I recently received a call from a client who informed me that her husband was in the hospital and in very bad shape. She needed some help with a few things, so I set an appointment and went out to see her. We were reviewing her monthly expenses when we came to the mortgage payment, she said her husband handled that.
Me: “O.K. What’s the name of your mortgage company?”
Client: “I don’t know, he handles that.”
Me: “Do you have any statements?”
Client: “I don’t know. I think he is paperless. It’s on his Email.”
Me: “On that laptop over there?”
Client: “Yes.”
Me: “Do you have the password?”
Client: “I don’t know where that is.”
Me: “Do you know the email address the statements are being sent to?”

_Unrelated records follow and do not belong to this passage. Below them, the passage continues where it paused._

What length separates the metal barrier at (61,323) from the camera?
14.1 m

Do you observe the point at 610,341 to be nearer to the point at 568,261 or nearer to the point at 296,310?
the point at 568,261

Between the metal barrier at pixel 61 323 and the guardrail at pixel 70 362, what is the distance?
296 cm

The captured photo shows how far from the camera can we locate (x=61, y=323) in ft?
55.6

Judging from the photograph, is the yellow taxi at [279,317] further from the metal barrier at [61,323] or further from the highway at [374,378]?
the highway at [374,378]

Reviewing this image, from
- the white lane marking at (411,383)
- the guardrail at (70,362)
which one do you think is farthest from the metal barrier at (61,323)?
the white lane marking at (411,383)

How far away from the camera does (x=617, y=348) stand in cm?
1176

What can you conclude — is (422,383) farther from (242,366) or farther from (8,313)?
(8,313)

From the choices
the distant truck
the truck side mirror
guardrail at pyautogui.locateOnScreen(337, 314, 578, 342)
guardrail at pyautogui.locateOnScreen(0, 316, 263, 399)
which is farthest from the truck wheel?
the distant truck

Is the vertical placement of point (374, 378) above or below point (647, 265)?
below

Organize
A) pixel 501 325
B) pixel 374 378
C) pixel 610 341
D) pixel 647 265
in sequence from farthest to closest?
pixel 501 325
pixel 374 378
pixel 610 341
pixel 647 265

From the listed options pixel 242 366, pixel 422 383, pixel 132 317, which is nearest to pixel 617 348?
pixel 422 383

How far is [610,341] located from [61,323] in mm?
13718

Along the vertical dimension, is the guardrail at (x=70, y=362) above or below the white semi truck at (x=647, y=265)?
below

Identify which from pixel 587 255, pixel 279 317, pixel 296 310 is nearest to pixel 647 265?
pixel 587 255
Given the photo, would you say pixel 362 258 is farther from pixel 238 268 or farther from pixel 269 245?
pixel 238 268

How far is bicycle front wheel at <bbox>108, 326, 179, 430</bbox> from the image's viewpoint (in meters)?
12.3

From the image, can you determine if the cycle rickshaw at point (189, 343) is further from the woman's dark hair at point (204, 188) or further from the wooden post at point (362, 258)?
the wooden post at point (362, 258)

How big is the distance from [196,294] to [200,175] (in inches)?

Client: “I have no idea. I know the mortgage is being paid automatically out of his bank account each month. He has it timed to come out after his Social Security deposit.”
Me: “If, God forbid, he passes away. The Social Security payments will stop and the mortgage payment could bounce. You don’t’ have any statements or remember the name of the mortgage company?”
Client: “I just don’t remember?”
Of course, this also applied to all the other accounts and policies that he had set up as paperless.
The good news is that her husband is making a comeback. I went back out to see them. When I asked about it, she still hadn’t discussed the passwords or the fact that she didn’t know where anything was. Passwords change all the time, so he printed out the statements and they set up paper files. Going paperless can be great, but spouses and beneficiaries need to have hard copies with account numbers stored in a secure location in the event of emergency, incapacitation or death. Just get that stuff in a file.